Tracking down lost and neglected narratives that were published in the past but have been marginalized is part of this shift in perspective in reading the national, an effort that challenges the literary tradition and its historiography by opening up a space for change in the signification-function of the national sign-system in terms of supplementing a lack on the part of what is signified.9 To this regard, I would want to say that reading women’s texts,  which did not count as literature in XIX century Latin America has added  an important dimension to that effort because  it has made possible to throw light upon the ideological assumptions that maintained the institutional apparatus of nation-building, including here literary historiography and the critical establishment. For some scholars, reading texts by women with the intention of questioning the configuration of the literary canon means the demise of literature and aesthetic values. For other scholars, positioned as women in the academia, it means to challenge the cultural determination of codes of interpretation and value judgment inscribed in the academic culture, what means to bring the battle over values to bear on the genealogy of national narratives in terms of its politics of representation and on its representative status.

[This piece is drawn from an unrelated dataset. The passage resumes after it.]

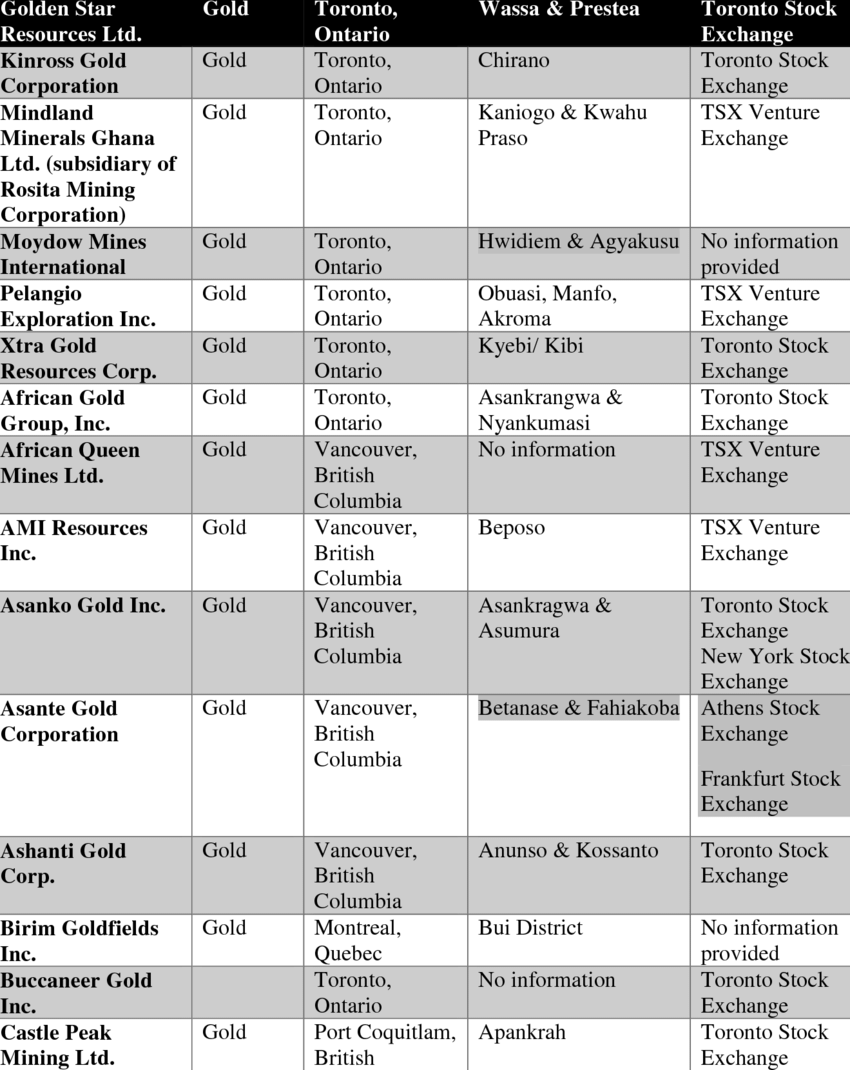 List of Canadian mining companies operating in Ghana.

Women’s novels disclose the presence of tense interventions in the socio-semantic field of what has been called the hegemonic narratives of masculine nationality. Not all of the women writers benefited from the privileges of race and class that attended the cultural white elite and none of them had access to formal education, which means their schooling was limited to tutoring received in the private space of home. Yet, they shared the consciousness of a distinctive gendered positioning in relation to the system of identity and value enforced in the domestic and social spaces by the structure of colonial patriarchal power. So, their narratives play out the drama of nationhood in violent stories that undermine the celebratory and triumphant note of the white foreigner, of Portuguese descent (in the case of Brazil) – the aristocratic conqueror or the bourgeois entrepreneur - present in foundational narratives. As resistant texts to the social contract established under the colonial rule, they call into question the very idea of civilization, by probing into the plight of minorities – women, slaves and indigenous peoples – so as to raise questions on the hierarchy of gender, race and class in dramatic plots that highlight the authoritarian structures of the family, society and the state.

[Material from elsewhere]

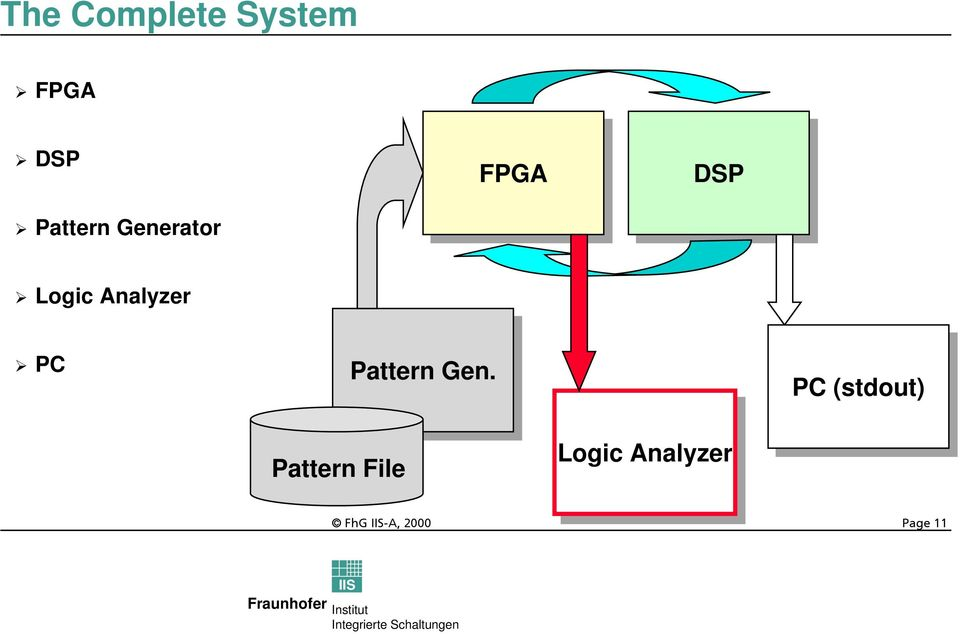 Analyzer PC Pattern Gen.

It is appropriate to point out the pioneer status of both novels in question, even though they do not figure in any Brazilian literary history but do have received some critical attention in the last two decades. D. Narcisa de Villar is among the first Brazilian “indianist” novel (so called because of the prominence given to a character of indian/ aboriginal - descent) and it was published just two years after José de Alencar’s O Guarani, a foundational novel that became required reading in the middle school system of education in Brazil in the XIX century. Ursula is the first anti-slavery novel in Brazil, written by a free slave woman and published sixteen years before the canonical novel A escrava Isaura by Bernardo Guimarães, considered an abolitionist novel. The structure of the novels is based on romantic love plots where the passionate accent is riddled with exacerbated emotions, obstacles, sacrifices and fatalistic determinations in line with what Markman Ellis, calls the rhetoric of tears10in his study on the development of the sentimental novel in XVIII century Great Britain. Yet, sentimentality must be understood as no mere sign of emotional indulgence but a philosophy that foregrounds the virtue of feeling as a moral prerogative from which the novels forge the imperative to appeal to the reader’s sympathy in relation to the social critique they advance. One may say that the transculturation of some of the distinctive marks of the sentimental novel in Brazil was a means for challenging the rationality of pragmatic masculinity associated with the enterprise of colonization, violence and oppression, major themes around which the novels engender their signifying difference. So, contrary to being the space for privileged arrangements that bring family unification and enhance erotic fulfillment, in both novels the family is the site of relationships tainted and doomed by the arrogance, lechery and greed of white men who can be father, brothers and uncles, representatives of the oligarchies of aristocratic planters or commercial class, all legally endowed with the status of property-owner, of land, of Indian women and of black slaves, not to say of white women as well. Violence brought about by the white man unchains a series of events that bring about the disclosure of secrets around birth and blood in family genealogy, in a fatalistic family pattern which define the narrative’s somber outcome.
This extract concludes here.